It is very difficult to keep comments about anything related to Margaret Thatcher apolitical but I’m going to have a go. I don’t want to start a debate on what she did to this country as there are plenty of commentators out there doing so at the moment. I would just like to make some observations, not on what she did, but purely on the reaction to her death.
I fully accept that some extremely unpopular things happened during the ‘Thatcher Years’ but the last time I looked this country was a democracy not an autocracy. To get any law passed in the UK you have to secure the support of at least 324 members of parliament: 324 members who were all duly elected by UK voters. It was also necessary then to get the approval of the majority of the House of Lords too (I say ‘then’ because I know this has been modified in recent years).
Additionally we should not forget that the British electorate sent Margaret Thatcher to Downing Street not as a ‘one off’ but three times in 1979, 1983 and in 1987. Surely then there are millions of voters and at least 324 members of parliament who are also in some way culpable for the unpopular laws passed during that time?

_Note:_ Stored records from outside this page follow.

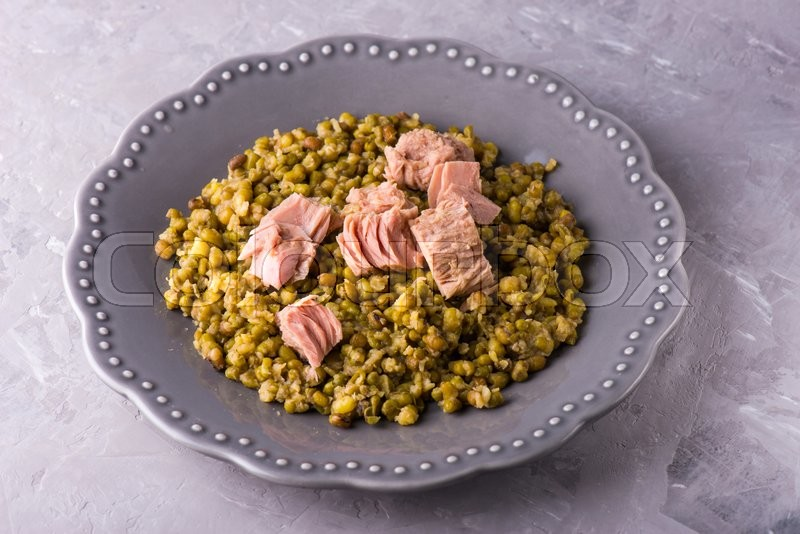 Stock image of 'Homemade stewed mung beans with canned tuna'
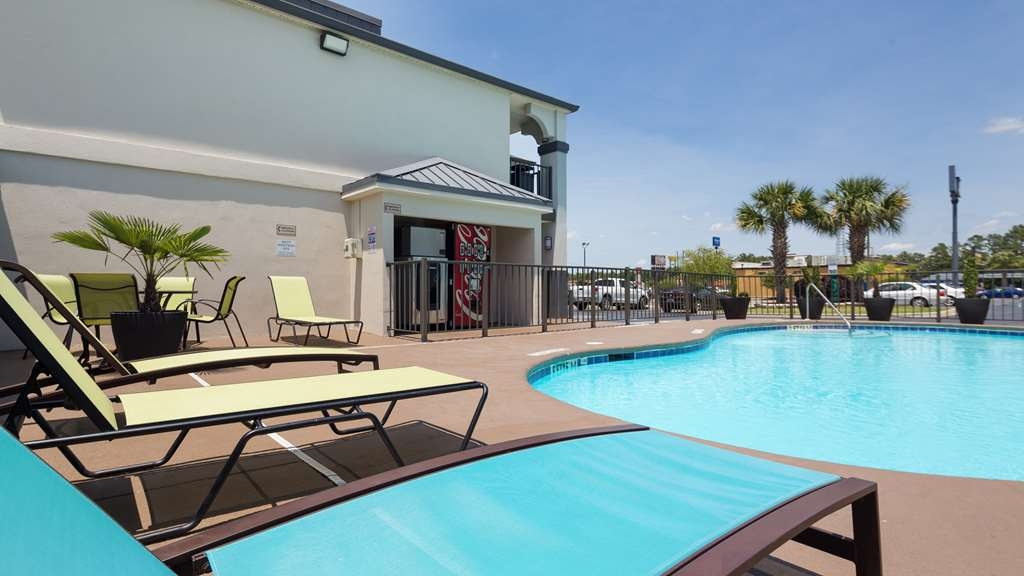 Best Western Inn - Come enjoy our salt-water pool!
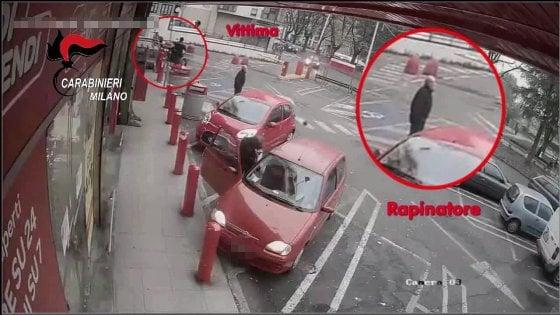 Le seguiva per strada e le rapinava sulle scale di casa: arrestato rapinatore di anziane, almeno dieci le vittime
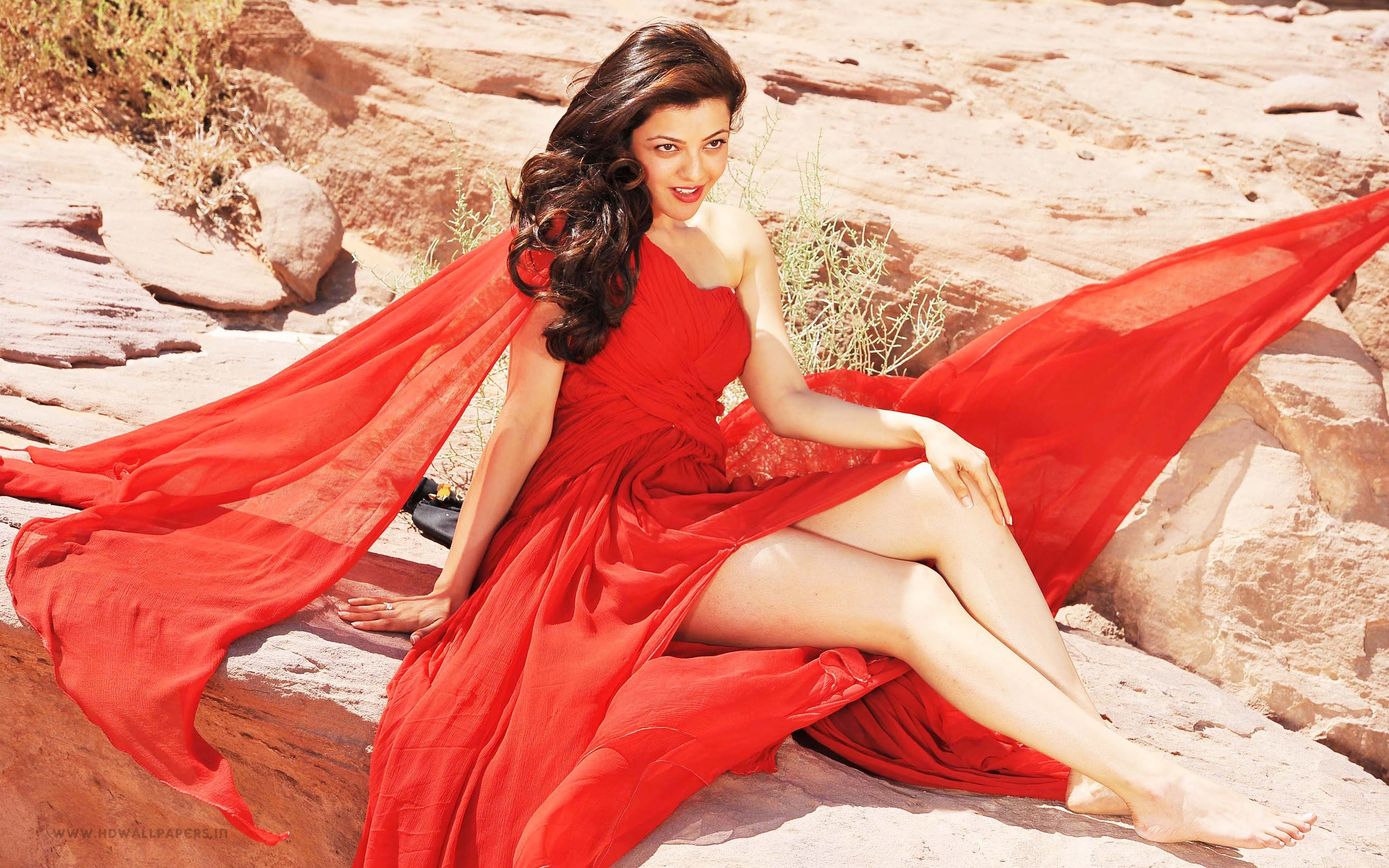 kajal aggraawal wallpapers for iphone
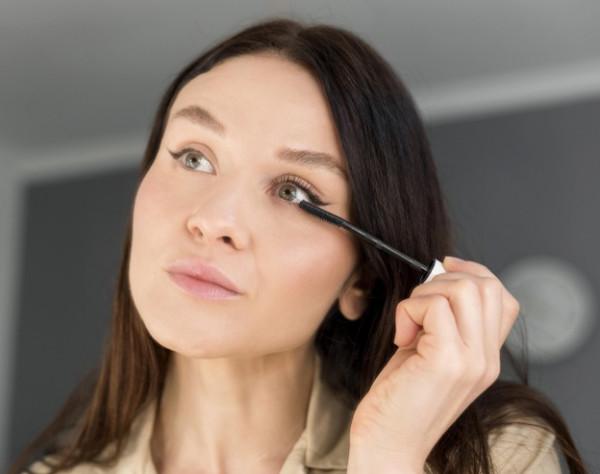 تجنبي هذه الأخطاء التي تفسد مكياج العيون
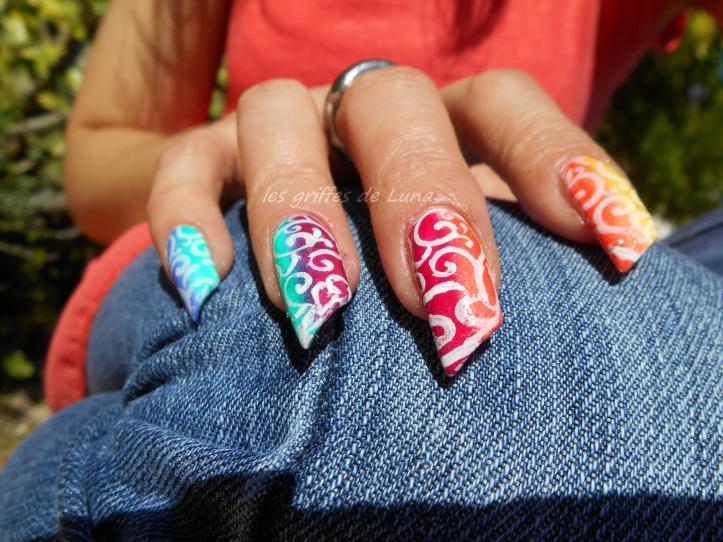 Nail art dégradé coloré 1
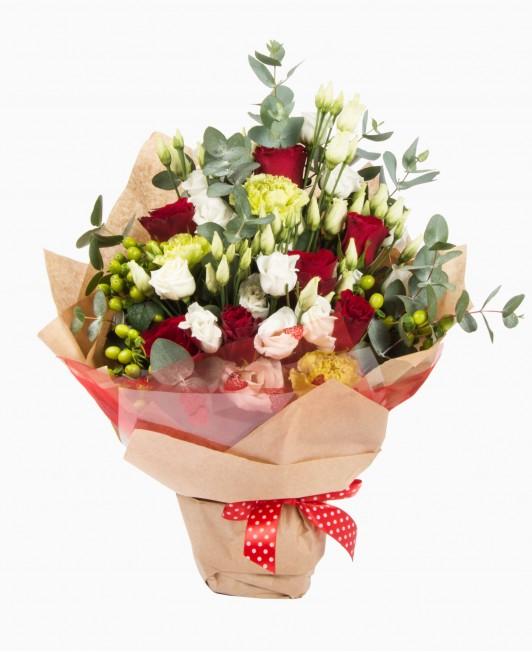 Eustomų, rožių ir gvazdikų puokštė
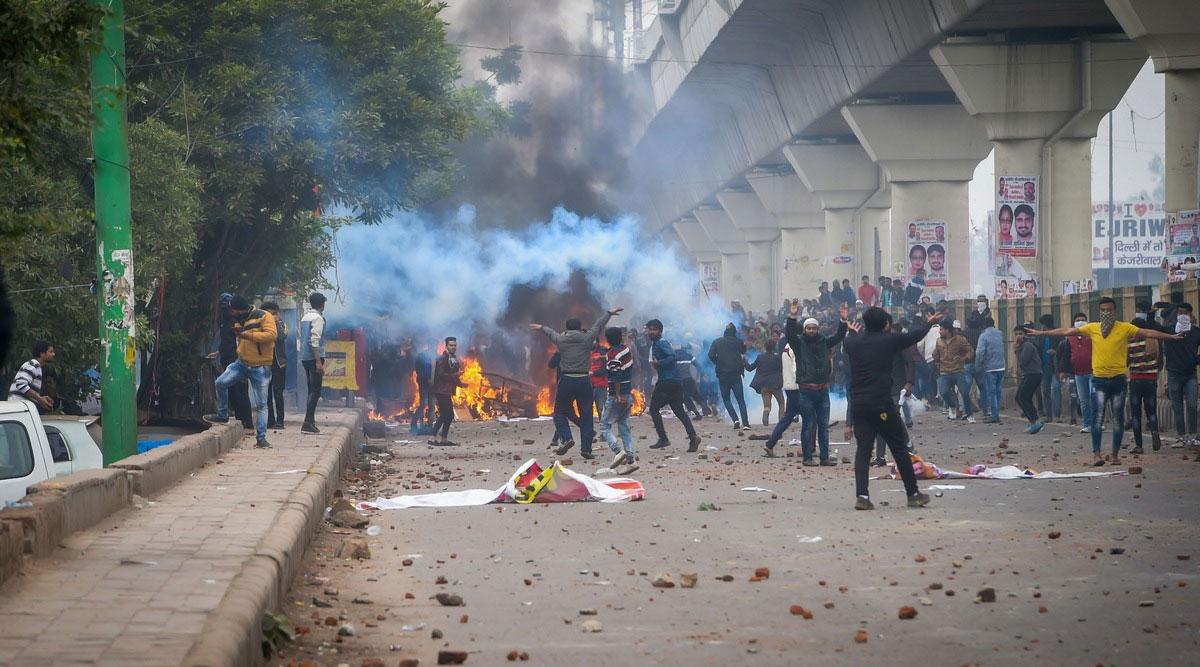 दिल्ली में CAA समर्थकों और विरोधियों के बीच हिंसक झड़प, गोकुलपुरी में डीसीपी घायल- हेड कांस्टेबल की मौत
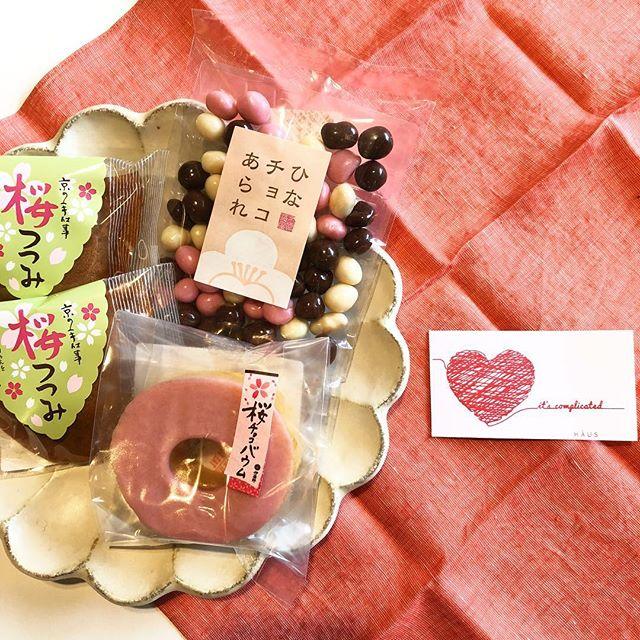 .京菓子とバレンタイン.「今年のバレンタインは何を贈ろう…🤔」そんな方にHÅUSから和洋折衷のバレンタインをご提案。.京都の老舗菓子屋である伊藤軒より、春物のお菓子を多数ご用意しました。チョコレートにちなんだお菓子ほか、春らしいフレッシュな気分にさせてくれる物が盛り沢山です。もちろんご自分用としても◎この三連休、ぜひともHÅUSへお越しくださいませ。.#伊藤軒#京菓子#バレンタイン#チョコレート#バームクーヘン#haus #haus_matsue #hausmatsue #松江カフェ #島根カフェ #松江 #島根 #山陰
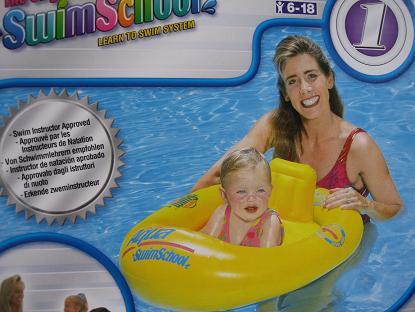 浮き輪で、足を通して座った状態になる、6ヶ月から18ヶ月の赤ちゃん用のもの。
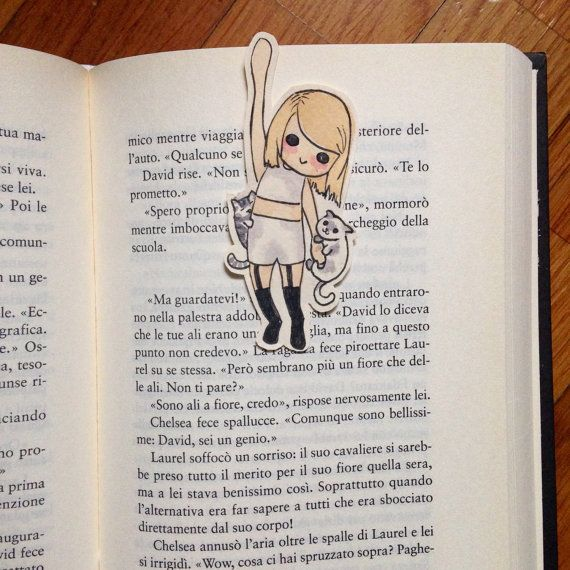 Taylor Swift hanging cute bookmark with Olivia and di Liliesx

Another observation I’d make is the opportunity that the Internet and more specifically social media sites have opened up for people to post acidic, poisonous, and, quite frankly, disgusting comments about someone they have never met and claim to ‘hate’. Even if you disliked everything that Mrs Thatcher (and her government) did, do you really hate her? Can you really be celebrating her death? Is it right to celebrate anyone’s death whatever they’ve done?
When I last looked, one of the things that was trending on Twitter was the suggestion that a party should be held to celebrate Mrs Thatcher’s death. Another looking for two minutes of cheering before the United v City football match this evening.
One of the more interesting things that emerges from a straw poll of those posting derogatory comments on Twitter is that, judging by their public profiles and chosen photos, many of them are highly unlikely to have been politicly aware during Margaret Thatcher’s time in power. How can they possibly have grown up ‘hating’ someone who resigned her post when they were at nursery or at most primary school?
It isn’t just social media sites. The Daily Telegraph chose to close down the comments section of it’s on-line story about the ex-Prime minster’s death “out of respect”. I read that to mean that the newspaper was uncomfortable with the abuse some people were posting under the article. I might be wrong.
The 1979 General Election was my first chance to vote. Therefore I was politicly aware during the ‘Thatcher Years’ and many of the things her government did directly and adversely affected me, my relatives, colleagues and friends. I obviously didn’t like those things and don’t know anyone who like everything they did but I certainly don’t hold Mrs Thatcher wholly responsible. I am sad she has died in the same way that I am sad when any human being dies. I won’t miss her either because I never met her. However I am deeply uncomfortable that anyone should celebrate the death of another human being.